Landrat kämpft für öffentliche Nutzung des Gederner Sees

Landrat kämpft für öffentliche Nutzung des Gederner Sees


"Wir werden in die nächste Instanz gehen, um den Menschen das Schwimmen in dem See zu ermöglichen, so wie es schon seit Generationen der Fall ist", verkündet Landrat Joachim Arnold. Somit wird die gerichtliche Auseinandersetzung um die Nutzung des Gederner Sees zwischen dem Eigentümer des Gewässers, Philipp-Konstantin Fürst zu Stolberg-Wernigerode und dem Wetteraukreis, als zuständige Wasserbehörde,   in die nächste Runde gehen.


Landrat Joachim Arnold und Fachdienstleiter Ernst Meiß sammeln Beweise, um das Baden im Gederner See wieder zu ermöglichen. v.l.: Klaus Hof, Betriebsleiter Günter Thösen, Fachdienstleiter Ernst Meiß, Landrat Joachim Arnold, Stadtrat Klaus Bechthold, Stadtrat Willi Herbst

Das Verwaltungsgericht Gießen hatte vorläufig entschieden, dass das Baden oder eine anderweitige Nutzung des Sees ohne die Zustimmung des Fürsten nicht erlaubt ist . "Der Gemeingebrauch ist nach meiner entgegenstehenden Meinung sehr wohl gegeben. Der See wird trotz der fälschlichen Auffassung des Verwaltungsgerichts in Gießen und des Fürsten schon lange vor dem Jahr 1959 als Badesee genutzt. Dies wollen wir jetzt in der nächst höher gelegenen Instanz durch Zeugenaussagen und Bilder belegen", erklärt der Wetterau Landrat.  

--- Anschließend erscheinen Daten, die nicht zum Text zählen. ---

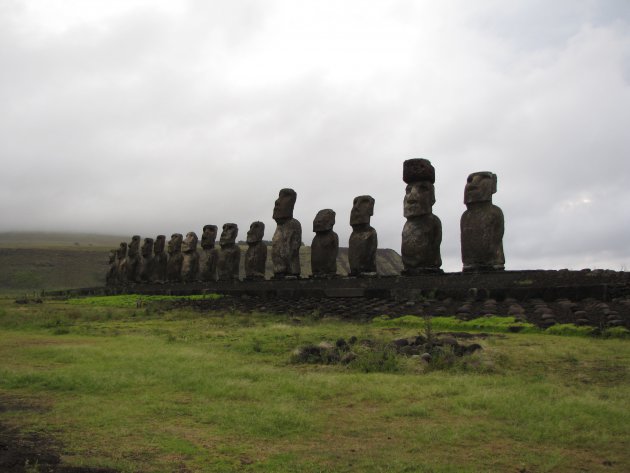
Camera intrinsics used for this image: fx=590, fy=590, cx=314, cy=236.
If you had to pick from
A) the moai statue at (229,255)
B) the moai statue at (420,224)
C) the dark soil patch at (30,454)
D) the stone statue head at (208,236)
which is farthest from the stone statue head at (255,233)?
the dark soil patch at (30,454)

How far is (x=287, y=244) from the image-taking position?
18719 millimetres

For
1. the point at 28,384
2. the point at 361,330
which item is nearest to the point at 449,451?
the point at 28,384

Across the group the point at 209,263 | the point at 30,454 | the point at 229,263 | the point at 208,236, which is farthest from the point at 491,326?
the point at 208,236

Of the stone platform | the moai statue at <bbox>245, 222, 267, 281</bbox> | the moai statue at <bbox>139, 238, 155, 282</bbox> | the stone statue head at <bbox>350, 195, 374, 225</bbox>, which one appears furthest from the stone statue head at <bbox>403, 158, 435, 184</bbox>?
the moai statue at <bbox>139, 238, 155, 282</bbox>

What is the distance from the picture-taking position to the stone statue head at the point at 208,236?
80.4 feet

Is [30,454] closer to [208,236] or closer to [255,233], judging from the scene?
[255,233]

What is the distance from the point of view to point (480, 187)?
13.0 meters

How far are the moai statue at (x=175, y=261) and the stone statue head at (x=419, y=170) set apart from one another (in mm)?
14831

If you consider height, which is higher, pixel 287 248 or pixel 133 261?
pixel 287 248

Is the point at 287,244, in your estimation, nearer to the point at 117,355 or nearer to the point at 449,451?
the point at 117,355

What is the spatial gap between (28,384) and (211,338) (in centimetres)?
362

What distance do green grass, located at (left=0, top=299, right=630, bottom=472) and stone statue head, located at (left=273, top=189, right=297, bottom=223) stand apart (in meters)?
11.8

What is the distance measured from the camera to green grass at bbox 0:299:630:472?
334 cm

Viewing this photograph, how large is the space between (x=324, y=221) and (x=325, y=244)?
669mm
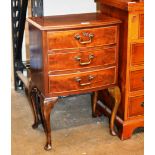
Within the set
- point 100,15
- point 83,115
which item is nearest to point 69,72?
point 100,15

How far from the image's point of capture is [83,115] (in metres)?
2.32

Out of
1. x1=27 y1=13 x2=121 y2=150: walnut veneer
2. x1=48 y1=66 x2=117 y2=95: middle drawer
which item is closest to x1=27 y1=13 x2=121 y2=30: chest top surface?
x1=27 y1=13 x2=121 y2=150: walnut veneer

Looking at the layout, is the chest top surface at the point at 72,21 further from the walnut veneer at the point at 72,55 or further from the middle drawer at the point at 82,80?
the middle drawer at the point at 82,80

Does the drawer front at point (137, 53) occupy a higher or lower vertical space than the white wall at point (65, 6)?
lower

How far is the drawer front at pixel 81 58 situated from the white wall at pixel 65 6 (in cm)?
112

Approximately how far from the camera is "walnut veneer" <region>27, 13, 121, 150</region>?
1.69 metres

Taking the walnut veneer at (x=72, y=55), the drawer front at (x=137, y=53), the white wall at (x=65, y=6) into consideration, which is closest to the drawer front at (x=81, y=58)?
the walnut veneer at (x=72, y=55)

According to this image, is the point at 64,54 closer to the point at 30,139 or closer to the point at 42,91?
→ the point at 42,91

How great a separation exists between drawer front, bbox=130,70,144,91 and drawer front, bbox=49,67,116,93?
104 millimetres

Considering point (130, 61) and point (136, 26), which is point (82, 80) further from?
point (136, 26)

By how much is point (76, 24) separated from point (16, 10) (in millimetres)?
1076

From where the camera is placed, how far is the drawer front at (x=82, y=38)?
65.8 inches

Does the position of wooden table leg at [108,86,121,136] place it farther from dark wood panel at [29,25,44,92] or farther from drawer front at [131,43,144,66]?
dark wood panel at [29,25,44,92]

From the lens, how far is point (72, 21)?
1798 mm
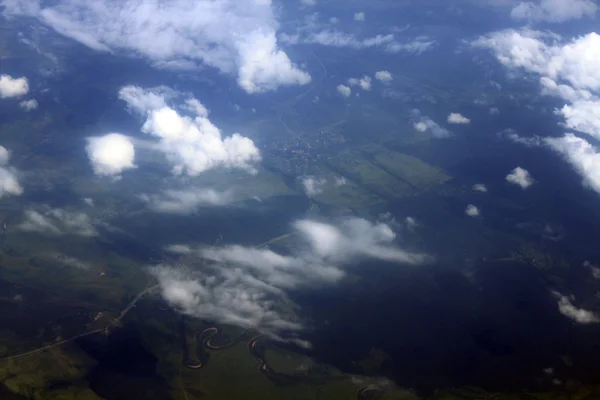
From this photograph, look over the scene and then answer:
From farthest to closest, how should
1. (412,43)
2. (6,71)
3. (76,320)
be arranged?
1. (412,43)
2. (6,71)
3. (76,320)

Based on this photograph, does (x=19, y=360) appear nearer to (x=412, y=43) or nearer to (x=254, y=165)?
(x=254, y=165)

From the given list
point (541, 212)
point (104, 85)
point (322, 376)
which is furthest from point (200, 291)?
point (104, 85)

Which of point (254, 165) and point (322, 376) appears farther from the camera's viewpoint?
point (254, 165)

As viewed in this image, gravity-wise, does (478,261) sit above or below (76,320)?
above

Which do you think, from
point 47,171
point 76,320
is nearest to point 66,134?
point 47,171

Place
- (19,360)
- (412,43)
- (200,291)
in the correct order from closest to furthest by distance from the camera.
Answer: (19,360) < (200,291) < (412,43)

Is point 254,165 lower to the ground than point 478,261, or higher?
lower

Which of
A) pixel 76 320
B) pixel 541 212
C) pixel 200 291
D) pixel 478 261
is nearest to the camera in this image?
pixel 76 320

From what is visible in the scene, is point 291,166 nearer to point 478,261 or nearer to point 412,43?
point 478,261

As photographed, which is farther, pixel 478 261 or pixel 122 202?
pixel 122 202
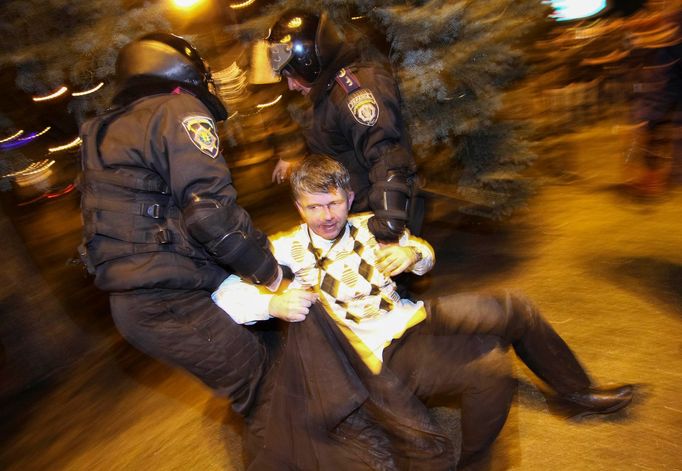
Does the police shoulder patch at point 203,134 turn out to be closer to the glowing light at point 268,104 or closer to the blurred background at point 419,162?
the blurred background at point 419,162

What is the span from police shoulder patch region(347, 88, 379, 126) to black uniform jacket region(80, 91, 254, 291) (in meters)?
0.88

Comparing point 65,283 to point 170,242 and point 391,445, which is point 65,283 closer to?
point 170,242

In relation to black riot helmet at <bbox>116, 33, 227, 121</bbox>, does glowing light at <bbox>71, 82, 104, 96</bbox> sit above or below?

Neben diesem verwaltungsgerichtlichen Verfahren gibt es noch ein zivilrechtliches Verfahren des Fürsten gegen die Stadt Gedern. Bei der dritten Zivilkammer am Landgericht Gießen fordert der Fürst unter anderem den Rückbau der    Uferbefestigung durch die Stadt Gedern. Bei einem Ortstermin der Zivilkammer am Gederner See wurden Zeitzeugen durch das Gericht zur Nutzung des Sees befragt.

Arnold: " Dabei wurde meine Meinung bekräftigt, dass der Gederner See bereits als Badegewässer diente, bevor ihn die Stadt vom Fürsten pachtete. Dies werden wir beim Verwaltungsgerichtsverfahren anführen".  

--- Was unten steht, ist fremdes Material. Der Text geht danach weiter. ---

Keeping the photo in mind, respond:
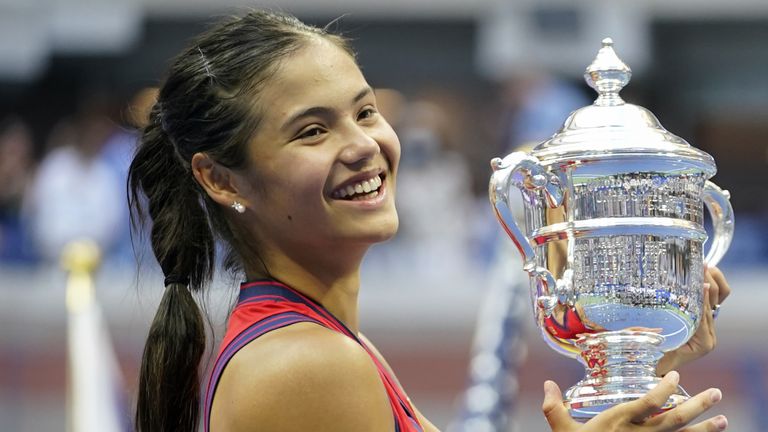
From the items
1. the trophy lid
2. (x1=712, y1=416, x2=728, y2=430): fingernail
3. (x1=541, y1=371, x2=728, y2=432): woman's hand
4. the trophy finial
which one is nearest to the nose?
the trophy lid

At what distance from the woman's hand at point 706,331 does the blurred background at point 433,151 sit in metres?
0.94

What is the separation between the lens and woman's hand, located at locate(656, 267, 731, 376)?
195cm

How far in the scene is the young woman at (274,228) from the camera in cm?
164

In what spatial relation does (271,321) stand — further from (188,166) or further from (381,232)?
(188,166)

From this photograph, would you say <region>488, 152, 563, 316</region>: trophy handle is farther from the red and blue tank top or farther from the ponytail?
the ponytail

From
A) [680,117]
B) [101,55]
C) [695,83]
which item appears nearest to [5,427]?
[101,55]

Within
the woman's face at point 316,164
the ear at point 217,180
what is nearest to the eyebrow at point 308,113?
the woman's face at point 316,164

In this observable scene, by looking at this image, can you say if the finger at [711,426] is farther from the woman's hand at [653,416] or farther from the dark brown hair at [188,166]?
the dark brown hair at [188,166]

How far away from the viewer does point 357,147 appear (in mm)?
1780

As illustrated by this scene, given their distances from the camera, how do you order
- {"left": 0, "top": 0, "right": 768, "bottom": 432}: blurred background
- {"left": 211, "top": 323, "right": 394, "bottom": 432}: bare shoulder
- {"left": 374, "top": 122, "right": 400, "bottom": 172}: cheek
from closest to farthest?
{"left": 211, "top": 323, "right": 394, "bottom": 432}: bare shoulder < {"left": 374, "top": 122, "right": 400, "bottom": 172}: cheek < {"left": 0, "top": 0, "right": 768, "bottom": 432}: blurred background

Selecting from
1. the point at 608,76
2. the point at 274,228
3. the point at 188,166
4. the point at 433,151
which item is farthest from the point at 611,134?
the point at 433,151

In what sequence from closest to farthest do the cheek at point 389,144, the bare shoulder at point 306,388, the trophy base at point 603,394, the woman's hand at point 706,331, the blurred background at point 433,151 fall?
the bare shoulder at point 306,388
the trophy base at point 603,394
the cheek at point 389,144
the woman's hand at point 706,331
the blurred background at point 433,151

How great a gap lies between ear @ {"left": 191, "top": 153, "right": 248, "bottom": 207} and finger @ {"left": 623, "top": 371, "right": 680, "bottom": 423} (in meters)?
0.57

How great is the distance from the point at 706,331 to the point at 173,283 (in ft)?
2.46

Laut dem Leiter des Fachdienstes Recht beim Wetteraukreis Ernst Meiß, geht der Wetteraukreis weiterhin davon aus, dass der See die Kriterien des Gemeingebrauchs nach dem Hessischen Wassergesetz erfüllt und damit auch ohne eine Erlaubnis durch den Besitzer genutzt werden kann. Das Verwaltungsgericht hatte keinen Hinweis in den Akten gefunden, dass es bereits einen Badebetrieb vor 1959 gegeben hat und glaubte der Aussage des Fürsten, dass erst mit dem Abschluss des ersten Pachtvertrags aus dem Jahr 1959 ein Badebetrieb eingerichtet wurde und das Recht des Gemeingebrauchs damit nicht greife.  

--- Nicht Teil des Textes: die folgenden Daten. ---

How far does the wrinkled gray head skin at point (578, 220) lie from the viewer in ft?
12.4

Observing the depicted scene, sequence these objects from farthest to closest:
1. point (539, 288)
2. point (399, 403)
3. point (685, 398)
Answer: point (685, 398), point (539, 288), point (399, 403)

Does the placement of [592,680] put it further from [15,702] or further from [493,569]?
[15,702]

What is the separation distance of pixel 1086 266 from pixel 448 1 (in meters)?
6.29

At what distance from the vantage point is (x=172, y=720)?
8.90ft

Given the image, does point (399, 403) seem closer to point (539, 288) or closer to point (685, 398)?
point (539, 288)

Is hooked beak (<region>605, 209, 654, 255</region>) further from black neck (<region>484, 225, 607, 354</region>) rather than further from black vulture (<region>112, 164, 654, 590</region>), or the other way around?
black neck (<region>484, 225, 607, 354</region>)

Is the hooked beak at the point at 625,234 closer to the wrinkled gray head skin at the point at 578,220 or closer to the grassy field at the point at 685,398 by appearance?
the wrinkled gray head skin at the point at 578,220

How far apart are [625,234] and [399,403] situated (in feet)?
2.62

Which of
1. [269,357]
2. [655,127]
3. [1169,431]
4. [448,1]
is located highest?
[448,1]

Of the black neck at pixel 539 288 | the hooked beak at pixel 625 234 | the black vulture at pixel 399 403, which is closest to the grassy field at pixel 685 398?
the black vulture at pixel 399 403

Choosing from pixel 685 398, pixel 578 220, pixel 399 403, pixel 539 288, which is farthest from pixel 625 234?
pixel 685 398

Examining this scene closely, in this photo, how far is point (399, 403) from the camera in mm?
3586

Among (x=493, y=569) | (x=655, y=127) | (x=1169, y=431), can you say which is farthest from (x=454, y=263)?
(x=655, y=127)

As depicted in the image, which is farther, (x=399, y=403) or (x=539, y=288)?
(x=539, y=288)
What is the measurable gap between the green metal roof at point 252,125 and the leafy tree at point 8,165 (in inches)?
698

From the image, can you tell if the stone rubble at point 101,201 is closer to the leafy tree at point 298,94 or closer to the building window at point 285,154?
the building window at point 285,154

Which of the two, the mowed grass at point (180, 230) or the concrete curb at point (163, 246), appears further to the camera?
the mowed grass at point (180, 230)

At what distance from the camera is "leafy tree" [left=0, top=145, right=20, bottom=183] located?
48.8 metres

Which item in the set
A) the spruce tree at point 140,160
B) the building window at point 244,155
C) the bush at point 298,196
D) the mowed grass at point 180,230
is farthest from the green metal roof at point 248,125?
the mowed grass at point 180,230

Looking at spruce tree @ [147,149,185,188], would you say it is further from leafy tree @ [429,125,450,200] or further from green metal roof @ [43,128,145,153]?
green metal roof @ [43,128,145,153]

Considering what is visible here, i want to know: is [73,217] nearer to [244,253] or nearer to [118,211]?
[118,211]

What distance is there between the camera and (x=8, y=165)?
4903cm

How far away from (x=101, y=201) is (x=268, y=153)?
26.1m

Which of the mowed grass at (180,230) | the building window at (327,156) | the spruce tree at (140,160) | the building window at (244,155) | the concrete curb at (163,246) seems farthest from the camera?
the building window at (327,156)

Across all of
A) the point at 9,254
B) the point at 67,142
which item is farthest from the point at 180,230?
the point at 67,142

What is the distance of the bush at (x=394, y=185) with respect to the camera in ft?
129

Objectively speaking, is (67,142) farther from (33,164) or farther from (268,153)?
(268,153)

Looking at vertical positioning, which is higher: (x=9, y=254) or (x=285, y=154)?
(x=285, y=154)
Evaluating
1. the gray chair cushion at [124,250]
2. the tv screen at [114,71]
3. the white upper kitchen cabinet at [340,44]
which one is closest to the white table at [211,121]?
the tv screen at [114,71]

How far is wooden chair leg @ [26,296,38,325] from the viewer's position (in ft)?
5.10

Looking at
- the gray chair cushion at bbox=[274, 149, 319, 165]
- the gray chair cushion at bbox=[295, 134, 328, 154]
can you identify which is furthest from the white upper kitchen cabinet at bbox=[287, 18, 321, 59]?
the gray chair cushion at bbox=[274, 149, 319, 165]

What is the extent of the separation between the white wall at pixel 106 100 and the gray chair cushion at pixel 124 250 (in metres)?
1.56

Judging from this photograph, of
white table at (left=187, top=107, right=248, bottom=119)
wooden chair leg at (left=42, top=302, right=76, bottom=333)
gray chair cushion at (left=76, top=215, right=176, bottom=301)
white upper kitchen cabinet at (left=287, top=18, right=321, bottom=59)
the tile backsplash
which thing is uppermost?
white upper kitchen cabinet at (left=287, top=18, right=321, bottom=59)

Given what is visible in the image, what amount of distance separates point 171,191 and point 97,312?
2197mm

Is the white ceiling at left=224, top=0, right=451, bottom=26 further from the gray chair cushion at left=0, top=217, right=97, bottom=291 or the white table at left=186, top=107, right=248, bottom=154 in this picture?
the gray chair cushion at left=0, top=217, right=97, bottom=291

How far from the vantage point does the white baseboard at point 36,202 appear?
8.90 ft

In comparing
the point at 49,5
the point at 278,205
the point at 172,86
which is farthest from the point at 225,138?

"Ich bin guten Mutes, dass wir die nächst höhere verwaltungsgerichtliche Instanz durch Zeitzeugen und Dokumente davon überzeugen können, dass viele Menschen über Generationen hinweg im Gederner See das Schwimmen gelernt haben. Ich kämpfe darum, dass der Gederner See ein attraktiver Anziehungspunkt in der Region bleibt, " so Landrat Arnold abschließend.